Press Release: IMF Reaches Staff-Level Agreement with Tunisia on a Four-Year US$2.8 Billion Extended Fund Facility
April 15, 2016
End-of-Mission press releases include statements of IMF staff teams that convey preliminary findings after a visit to a country. The views expressed in this statement are those of the IMF staff and do not necessarily represent the views of the IMF’s Executive Board. Based on the preliminary findings of this mission, staff will prepare a report that, subject to management approval, will be presented to the IMF's Executive Board for discussion and decision.
April 15, 2016
Mr. Amine Mati, Mission Chief for Tunisia at the International Monetary Fund (IMF), issued the following statement in Washington today:
“I am pleased to announce that, in support of the government’s comprehensive economic reform agenda, the Tunisian authorities and IMF staff have reached a staff-level agreement on a 48-month Extended Fund Facility (EFF) for 375 percent of Tunisia’s quota in the IMF (about $2.8 billion). This agreement will be subject to approval by the IMF’s Executive Board, which is expected to consider Tunisia's request next month.
“The EFF supports the authorities’ economic vision and reform priorities spelled out in the forthcoming Five-Year Development Plan. The government’s economic program recognizes the importance of accelerating the pace of economic reforms for Tunisia to reduce vulnerabilities, boost growth, and foster sustainable job creation. Preserving macroeconomic stability, modernizing public institutions, boosting private sector activity, and reinforcing the stability and efficiency of the financial sector are essential to achieve higher inclusive growth and make a significant dent in unemployment, particularly for the youth.
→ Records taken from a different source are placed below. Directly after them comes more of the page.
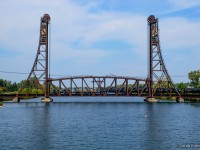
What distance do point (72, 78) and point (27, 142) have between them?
5017 inches

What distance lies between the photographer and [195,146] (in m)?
53.3

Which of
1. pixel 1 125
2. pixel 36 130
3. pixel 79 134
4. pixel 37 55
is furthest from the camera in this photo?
pixel 37 55

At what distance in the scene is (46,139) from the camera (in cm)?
6016

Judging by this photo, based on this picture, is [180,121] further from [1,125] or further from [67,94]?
[67,94]

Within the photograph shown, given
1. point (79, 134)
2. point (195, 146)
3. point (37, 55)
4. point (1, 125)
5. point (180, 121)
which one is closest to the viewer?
point (195, 146)

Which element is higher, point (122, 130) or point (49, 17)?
point (49, 17)

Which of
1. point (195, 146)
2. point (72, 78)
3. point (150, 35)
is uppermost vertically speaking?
point (150, 35)

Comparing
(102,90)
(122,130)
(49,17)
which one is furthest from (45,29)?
(122,130)

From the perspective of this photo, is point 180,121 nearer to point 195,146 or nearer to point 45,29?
point 195,146

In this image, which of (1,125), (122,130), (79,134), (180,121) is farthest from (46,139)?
(180,121)

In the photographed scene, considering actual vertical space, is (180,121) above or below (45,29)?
below

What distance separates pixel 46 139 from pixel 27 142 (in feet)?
12.3

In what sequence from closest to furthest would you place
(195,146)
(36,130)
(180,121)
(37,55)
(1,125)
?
1. (195,146)
2. (36,130)
3. (1,125)
4. (180,121)
5. (37,55)

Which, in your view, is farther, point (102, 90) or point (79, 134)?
point (102, 90)
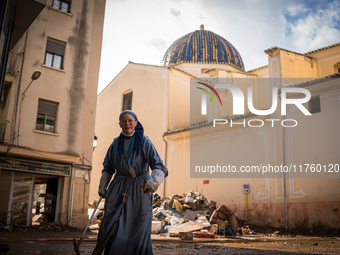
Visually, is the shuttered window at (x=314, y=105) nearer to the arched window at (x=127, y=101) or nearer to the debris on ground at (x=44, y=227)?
the debris on ground at (x=44, y=227)

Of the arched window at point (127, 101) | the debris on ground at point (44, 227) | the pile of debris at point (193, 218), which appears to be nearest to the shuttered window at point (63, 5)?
the debris on ground at point (44, 227)

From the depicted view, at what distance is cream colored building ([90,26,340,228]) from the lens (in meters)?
16.6

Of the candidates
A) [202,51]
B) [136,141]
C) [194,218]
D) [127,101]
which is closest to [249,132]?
[194,218]

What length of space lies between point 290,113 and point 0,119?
497 inches

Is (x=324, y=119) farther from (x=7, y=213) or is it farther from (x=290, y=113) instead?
(x=7, y=213)

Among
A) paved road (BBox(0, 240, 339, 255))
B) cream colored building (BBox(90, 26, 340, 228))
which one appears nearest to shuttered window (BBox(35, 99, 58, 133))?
paved road (BBox(0, 240, 339, 255))

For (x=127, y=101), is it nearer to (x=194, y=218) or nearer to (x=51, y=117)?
(x=51, y=117)

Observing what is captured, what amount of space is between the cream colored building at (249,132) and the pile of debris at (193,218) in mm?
1954

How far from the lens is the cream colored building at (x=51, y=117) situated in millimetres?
15766

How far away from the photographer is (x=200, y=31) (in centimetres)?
3506

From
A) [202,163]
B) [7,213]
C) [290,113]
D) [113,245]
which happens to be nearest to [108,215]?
[113,245]

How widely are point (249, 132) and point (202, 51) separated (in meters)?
14.5

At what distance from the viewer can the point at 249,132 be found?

“To this end, the Fund-supported program focuses on boosting public investment, making the tax system more equitable and fair, and improving access to finance for small businesses. Building on the achievements of the previous program, the EFF seeks to re-orient public expenditure towards priority investments and to improve public service delivery through a comprehensive civil service reform that also contains the wage bill.
“Near-term priorities include the approval of draft legislation aimed at strengthening central bank independence and banking sector stability; the completion of the restructuring of the three public sector banks to ensure that they operate on a sustainable footing; and the adoption of an equity-enhancing tax strategy.
“With the implementation of these policies, Tunisia will be better placed to address economic challenges and mitigate risks that could arise from a worsening international economic environment or rising regional security tensions. Overall, the EFF will help the Tunisian authorities achieve their objectives of generating faster and more inclusive growth, reduce regional inequalities, and raise the living standards of all Tunisians.”